- Source passage -
# An English summer Sunday afternoon....



## Mikehit (Jul 28, 2017)

Canon 7D2 with 100-400 mkii


----------



## Mikehit (Jul 28, 2017)

And some from last month


----------



## Click (Jul 28, 2017)

Very nice series, Mike. I really like your pictures.


----------



## Roo (Jul 31, 2017)

Very nice Mikehit. I do a lot of cricket during summer here.


----------



## Ian_of_glos (Jul 31, 2017)

What shutter speed do you use for cricket?
Have you ever tried using the 100-400mm with a 1.4 teleconverter, and if so does it struggle with focus at F8?

BTW - I am sure that bowler is running on the pitch!


----------



## Mikehit (Jul 31, 2017)

Thank you all for your comments.

Ian - I have found a minimum of 1/500 is needed for most shots. 
1/320 is OK for for people standing still or at the end of motion such as the bowler at the end of his bowling action, or the batsman at full backswing or end of his stroke. 
At 1/500 the ball is slightly blurred as it reaches the batsman and modest action is OK.
The fast bowler in full flow was 1/1600 sec and is a wee bit blurred.
At 1/2000 the ball starts to freeze.

- Short exercise -
Continue the forum thread on cricket photography from the point where it ends.

- Dataset entries -
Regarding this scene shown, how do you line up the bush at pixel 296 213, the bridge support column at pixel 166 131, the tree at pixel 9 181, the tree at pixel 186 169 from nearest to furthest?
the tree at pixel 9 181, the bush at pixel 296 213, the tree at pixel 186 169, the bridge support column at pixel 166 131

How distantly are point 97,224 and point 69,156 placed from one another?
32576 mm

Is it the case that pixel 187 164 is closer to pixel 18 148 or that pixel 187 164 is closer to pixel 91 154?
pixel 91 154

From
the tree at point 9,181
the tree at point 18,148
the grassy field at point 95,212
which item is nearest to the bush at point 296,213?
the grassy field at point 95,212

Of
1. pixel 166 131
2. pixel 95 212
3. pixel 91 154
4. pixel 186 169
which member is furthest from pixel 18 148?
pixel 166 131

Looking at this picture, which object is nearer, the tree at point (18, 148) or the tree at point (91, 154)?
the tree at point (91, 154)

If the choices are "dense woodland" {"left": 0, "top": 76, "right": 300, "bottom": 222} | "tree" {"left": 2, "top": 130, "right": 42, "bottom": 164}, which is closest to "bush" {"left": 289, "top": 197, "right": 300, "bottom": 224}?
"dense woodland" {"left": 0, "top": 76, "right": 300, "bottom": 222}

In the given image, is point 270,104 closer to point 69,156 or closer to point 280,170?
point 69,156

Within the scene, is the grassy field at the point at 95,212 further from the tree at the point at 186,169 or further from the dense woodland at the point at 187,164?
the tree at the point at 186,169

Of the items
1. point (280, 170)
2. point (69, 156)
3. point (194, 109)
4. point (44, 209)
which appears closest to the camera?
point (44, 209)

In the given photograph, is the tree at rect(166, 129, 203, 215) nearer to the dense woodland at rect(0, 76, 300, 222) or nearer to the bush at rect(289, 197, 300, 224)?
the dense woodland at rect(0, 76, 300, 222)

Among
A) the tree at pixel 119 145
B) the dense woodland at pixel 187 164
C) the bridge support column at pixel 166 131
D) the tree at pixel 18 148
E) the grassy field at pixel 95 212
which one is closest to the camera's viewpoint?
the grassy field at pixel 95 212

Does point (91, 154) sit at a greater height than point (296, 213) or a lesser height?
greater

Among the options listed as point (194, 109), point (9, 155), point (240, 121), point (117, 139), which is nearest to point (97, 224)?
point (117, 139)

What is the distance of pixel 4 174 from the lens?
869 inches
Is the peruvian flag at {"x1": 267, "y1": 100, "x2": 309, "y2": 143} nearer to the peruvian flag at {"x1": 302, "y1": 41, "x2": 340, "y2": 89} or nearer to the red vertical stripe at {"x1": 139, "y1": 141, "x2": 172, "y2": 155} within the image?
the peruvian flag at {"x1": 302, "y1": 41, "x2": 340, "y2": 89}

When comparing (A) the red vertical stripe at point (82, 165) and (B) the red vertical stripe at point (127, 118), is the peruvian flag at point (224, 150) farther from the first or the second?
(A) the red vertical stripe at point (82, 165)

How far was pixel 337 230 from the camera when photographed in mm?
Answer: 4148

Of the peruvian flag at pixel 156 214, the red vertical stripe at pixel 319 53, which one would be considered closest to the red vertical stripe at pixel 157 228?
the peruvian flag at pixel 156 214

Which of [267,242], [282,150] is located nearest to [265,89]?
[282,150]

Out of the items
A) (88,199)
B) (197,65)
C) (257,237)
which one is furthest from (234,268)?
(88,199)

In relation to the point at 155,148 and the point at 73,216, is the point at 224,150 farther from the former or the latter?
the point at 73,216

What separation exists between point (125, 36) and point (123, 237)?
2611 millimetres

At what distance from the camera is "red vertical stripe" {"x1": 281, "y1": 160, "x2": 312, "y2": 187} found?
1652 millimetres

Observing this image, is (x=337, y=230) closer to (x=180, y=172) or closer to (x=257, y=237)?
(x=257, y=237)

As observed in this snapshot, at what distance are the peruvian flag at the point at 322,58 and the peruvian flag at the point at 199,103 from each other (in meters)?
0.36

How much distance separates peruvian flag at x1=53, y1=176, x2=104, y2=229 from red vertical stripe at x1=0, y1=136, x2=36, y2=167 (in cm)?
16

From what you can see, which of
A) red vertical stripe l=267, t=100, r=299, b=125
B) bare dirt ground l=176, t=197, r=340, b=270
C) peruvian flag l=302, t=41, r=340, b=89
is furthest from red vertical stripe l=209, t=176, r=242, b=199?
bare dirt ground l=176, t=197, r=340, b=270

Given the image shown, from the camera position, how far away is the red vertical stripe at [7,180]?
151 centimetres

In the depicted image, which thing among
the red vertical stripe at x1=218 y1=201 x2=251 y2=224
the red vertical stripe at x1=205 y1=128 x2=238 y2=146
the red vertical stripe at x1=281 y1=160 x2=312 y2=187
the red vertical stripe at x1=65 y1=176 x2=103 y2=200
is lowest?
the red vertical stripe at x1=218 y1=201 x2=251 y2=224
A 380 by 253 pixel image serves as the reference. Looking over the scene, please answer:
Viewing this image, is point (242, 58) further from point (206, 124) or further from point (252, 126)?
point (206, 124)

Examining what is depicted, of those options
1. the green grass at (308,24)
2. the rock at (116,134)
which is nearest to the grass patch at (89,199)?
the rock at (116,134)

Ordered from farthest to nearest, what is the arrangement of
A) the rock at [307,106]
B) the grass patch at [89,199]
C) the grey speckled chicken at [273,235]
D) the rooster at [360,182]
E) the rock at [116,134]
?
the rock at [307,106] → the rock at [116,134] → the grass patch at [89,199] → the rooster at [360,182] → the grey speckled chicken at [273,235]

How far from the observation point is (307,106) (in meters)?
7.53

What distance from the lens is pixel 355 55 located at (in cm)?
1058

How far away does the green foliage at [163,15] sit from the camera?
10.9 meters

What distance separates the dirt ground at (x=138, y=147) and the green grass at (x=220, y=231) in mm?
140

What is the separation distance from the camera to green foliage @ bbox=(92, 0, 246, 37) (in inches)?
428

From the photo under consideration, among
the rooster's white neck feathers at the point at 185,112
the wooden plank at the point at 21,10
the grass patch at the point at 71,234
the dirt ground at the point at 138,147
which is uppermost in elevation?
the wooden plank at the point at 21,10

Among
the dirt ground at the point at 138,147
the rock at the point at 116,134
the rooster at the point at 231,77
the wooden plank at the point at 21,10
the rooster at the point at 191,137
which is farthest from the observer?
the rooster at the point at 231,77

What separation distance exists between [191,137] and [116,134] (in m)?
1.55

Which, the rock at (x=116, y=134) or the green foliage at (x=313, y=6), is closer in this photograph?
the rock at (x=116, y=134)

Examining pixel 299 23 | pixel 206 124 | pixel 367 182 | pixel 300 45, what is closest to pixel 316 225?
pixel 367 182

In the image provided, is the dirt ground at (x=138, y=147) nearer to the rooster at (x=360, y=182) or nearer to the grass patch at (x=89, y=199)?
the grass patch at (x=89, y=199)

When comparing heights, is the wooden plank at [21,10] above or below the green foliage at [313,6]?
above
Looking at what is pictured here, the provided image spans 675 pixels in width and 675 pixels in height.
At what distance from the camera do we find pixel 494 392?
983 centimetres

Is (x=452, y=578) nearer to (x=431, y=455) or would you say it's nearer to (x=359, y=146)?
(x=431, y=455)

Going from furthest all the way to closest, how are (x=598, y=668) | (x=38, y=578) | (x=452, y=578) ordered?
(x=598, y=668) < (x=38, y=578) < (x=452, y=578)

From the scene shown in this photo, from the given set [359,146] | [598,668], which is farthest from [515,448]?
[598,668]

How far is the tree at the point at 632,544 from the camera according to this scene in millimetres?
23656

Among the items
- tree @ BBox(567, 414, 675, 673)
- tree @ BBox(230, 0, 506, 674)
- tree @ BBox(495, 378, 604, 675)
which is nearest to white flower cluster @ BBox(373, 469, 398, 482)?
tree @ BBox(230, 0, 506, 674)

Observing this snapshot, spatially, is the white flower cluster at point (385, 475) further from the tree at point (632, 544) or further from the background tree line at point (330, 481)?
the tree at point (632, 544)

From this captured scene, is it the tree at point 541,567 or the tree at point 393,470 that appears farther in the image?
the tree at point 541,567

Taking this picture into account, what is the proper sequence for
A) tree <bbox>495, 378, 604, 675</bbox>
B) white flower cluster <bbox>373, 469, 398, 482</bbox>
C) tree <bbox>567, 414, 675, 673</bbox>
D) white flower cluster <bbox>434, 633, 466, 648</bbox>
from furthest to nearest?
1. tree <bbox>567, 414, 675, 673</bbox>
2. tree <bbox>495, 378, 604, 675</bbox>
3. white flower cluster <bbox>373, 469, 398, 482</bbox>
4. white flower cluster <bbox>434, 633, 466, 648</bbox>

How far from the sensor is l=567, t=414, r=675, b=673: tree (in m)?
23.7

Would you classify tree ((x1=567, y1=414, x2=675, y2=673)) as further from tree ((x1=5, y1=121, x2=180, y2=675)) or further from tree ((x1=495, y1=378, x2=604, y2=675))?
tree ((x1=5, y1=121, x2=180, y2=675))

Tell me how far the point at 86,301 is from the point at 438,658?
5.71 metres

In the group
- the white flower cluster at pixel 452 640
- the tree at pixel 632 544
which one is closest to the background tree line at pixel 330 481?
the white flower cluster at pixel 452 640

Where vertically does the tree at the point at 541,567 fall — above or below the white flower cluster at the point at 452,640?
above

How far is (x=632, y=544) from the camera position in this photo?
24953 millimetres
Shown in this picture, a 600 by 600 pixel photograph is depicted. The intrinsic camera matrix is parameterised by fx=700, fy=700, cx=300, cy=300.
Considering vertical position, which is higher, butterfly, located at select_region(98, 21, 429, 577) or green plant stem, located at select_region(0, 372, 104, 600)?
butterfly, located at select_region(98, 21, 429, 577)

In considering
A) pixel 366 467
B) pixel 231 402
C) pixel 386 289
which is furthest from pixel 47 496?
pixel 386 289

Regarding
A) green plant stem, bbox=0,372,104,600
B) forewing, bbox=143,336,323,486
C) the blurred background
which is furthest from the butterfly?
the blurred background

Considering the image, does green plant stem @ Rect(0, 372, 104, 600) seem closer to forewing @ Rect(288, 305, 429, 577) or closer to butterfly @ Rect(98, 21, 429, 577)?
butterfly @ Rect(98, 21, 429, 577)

- Expected output -
The first set were taken with a 7D2 and 100-400 - the fast bowler was at 400mm with no tc and very slight crop with the bowler at the far wicket. I was sat on the boundary rope at a local town match.
The second set were 1Dx2 with 400+1.4 which is pretty much the same FOV.


----------



## Roo (Aug 1, 2017)

Mikehit said:


> Thank you all for your comments.
> 
> Ian - I have found a minimum of 1/500 is needed for most shots.
> 1/320 is OK for for people standing still or at the end of motion such as the bowler at the end of his bowling action, or the batsman at full backswing or end of his stroke.
> ...



I'll second those - gloomy, overcast days I'll be at around 1/640th and in bright sun anything up to 1/2000.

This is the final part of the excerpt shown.